By Rosie Rogers
Although the exact circumstances of the composition of Henry Purcell’s Dido and Aeneas have been contested over the last 30 years, the first verifiable performance of the work was given in London by the students at Josias Priest’s School for Girls in 1689.
The lively cast of Palm Beach Opera’s 60th anniversary production of the opera on Dec. 11, made up of the company’s Benenson Young Artists and Apprentice Artists, were fitting successors to the youthful originators, creating an energetic start to the company’s new season.
Because portions of the original opera have been lost, production director Drew Minter, a countertenor and Baroque specialist, added other works by Purcell to fill out the work. The new material made up a short prologue, a song for Aeneas, and a final chorus. The orchestra and chorus were led by Gregory Ritchey, Palm Beach Opera’s associate conductor.
The location of the performance at the new Sculpture Garden at the Norton Museum of Art was an atmospheric backdrop perfect for the mythic origins of the story. The chorus was accompanied by crickets as well as by the orchestra. Beneath stars and leaning lemon trees, the performers seemed suspended in time, ready to meet gods and heroes.
Opening with the solemn “Man that is born of a woman” from Purcell’s Funeral Music for Queen Mary set a foreboding tone, while the following “There’s not a swain on the plain,” an independent song of Purcell’s, immediately lightened it. This contrast in mood continued throughout the show, as Dido’s sincerity was juxtaposed with the witches’ mischievous gaiety.
The cast particularly shone when singing together as a chorus, their chemistry as an ensemble palpable. The group’s admirable flexibility of mood and color was best portrayed in the shift between playing Dido’s court to their especially comedic take on the villainous witches. Their exaggerated choreography combined with the cackles of Purcell’s music to create a group a little too gleeful and silly to feel threatening.
Avery Boettcher brought out a playful side of Belinda, particularly believable in her urgent matchmaking. Meridian Prall’s Sorceress sang confidently, particularly through her lower register, bringing out the sinister power of the role.
Megan Callahan’s graceful Dido was more outward than intimate. Instead of singing her famous ground-bass aria (popularly “Dido’s Lament”) to Belinda and the rest of her court, she turned and addressed the audience directly. Although I missed the closeness between Dido and Belinda sometimes present in the final aria, the final appeal to the audience emphasized Dido’s position as a public and beloved leader to Carthage, showing the great loss to her people beyond the personal tragedy of her love story.

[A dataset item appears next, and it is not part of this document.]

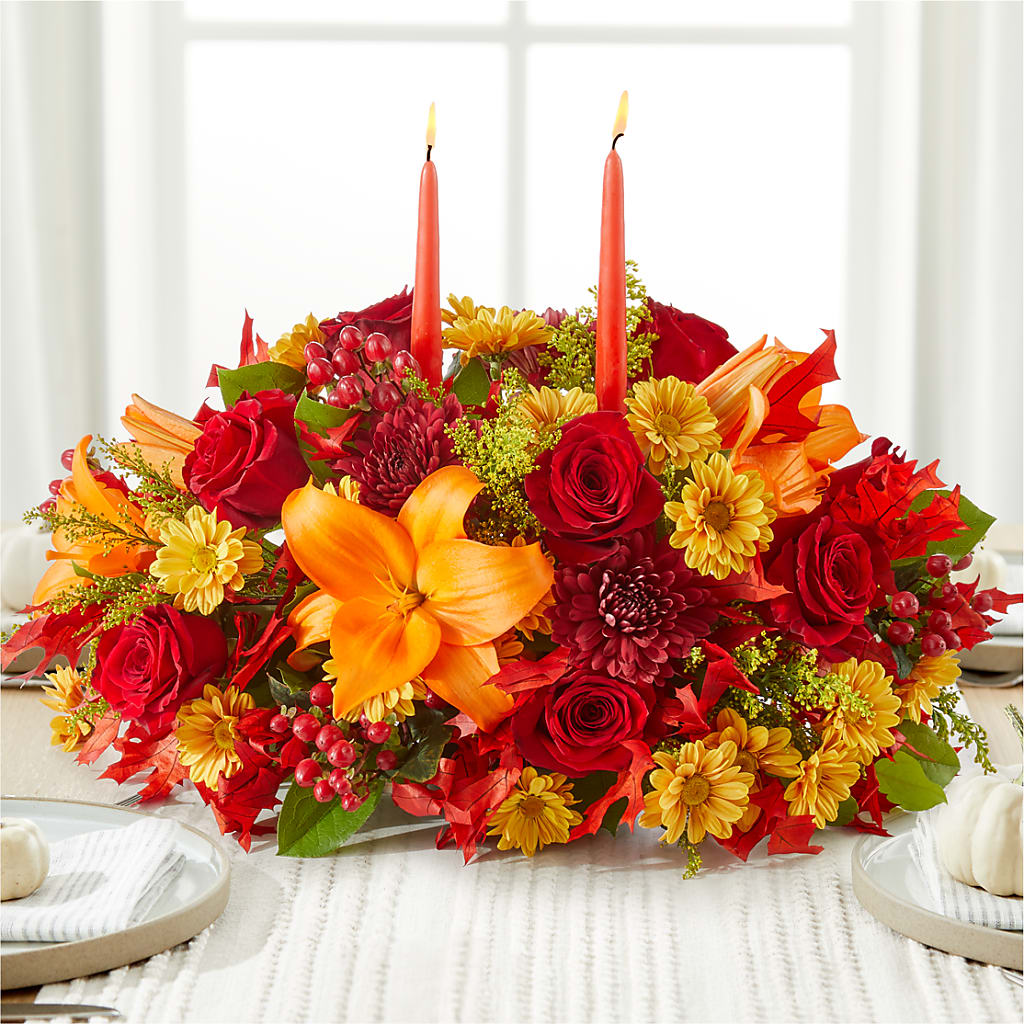 Autumn's Embrace Centerpiece – Springerville Flower Shop, Springerville AZ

Bass-baritone Christopher Humbert Jr.’s soulful performance of Aeneas was particularly moving. Minter’s incorporation of the Purcell song “What shall I do?” granted Aeneas greater depth, giving a moment of contemplation to a character with no solo aria in the original work. This addition combined with Humbert’s excellent interpretation to create a conflicted hero dripping with pathos.

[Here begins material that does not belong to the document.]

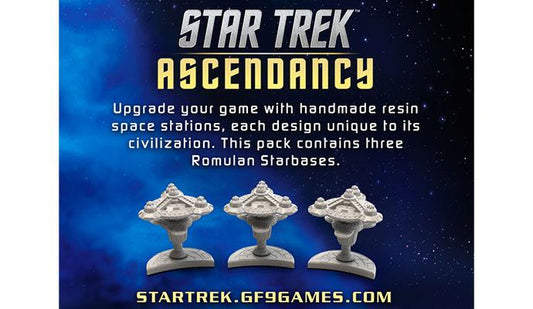 Star Trek Ascendancy Accessory Star Bases (3) Romulan - Ozzie Collectables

After the contrapuntal ending of the original work, Minter added “Suffer us not,” also from the Funeral Music for Queen Mary, as an epilogue. With this came another change in the return of Aeneas. While Aeneas usually sails away with no knowledge of Dido’s fate, in this production, he brings a rose to her funeral to grieve with her court. This ending is more conclusive, if a bit less Grecian.

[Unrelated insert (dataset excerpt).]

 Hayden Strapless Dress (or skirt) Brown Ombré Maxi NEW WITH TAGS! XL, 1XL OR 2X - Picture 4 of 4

Bookended with explicitly Christian work from the Funeral Music, the tone of the opera became somewhat muddled. Although the execution of the epilogue was beautiful, ending the opera with an “Amen” felt a little out of place after a night full of references to Diana and Mercury.
Despite the additions from the Funeral Music for Queen Mary not quite blending with the spirit of the original work, the beautiful location and lively cast created a successful performance of a much-beloved opera. I look forward to the rest of Palm Beach Opera’s season, and especially to hearing more from their young artists.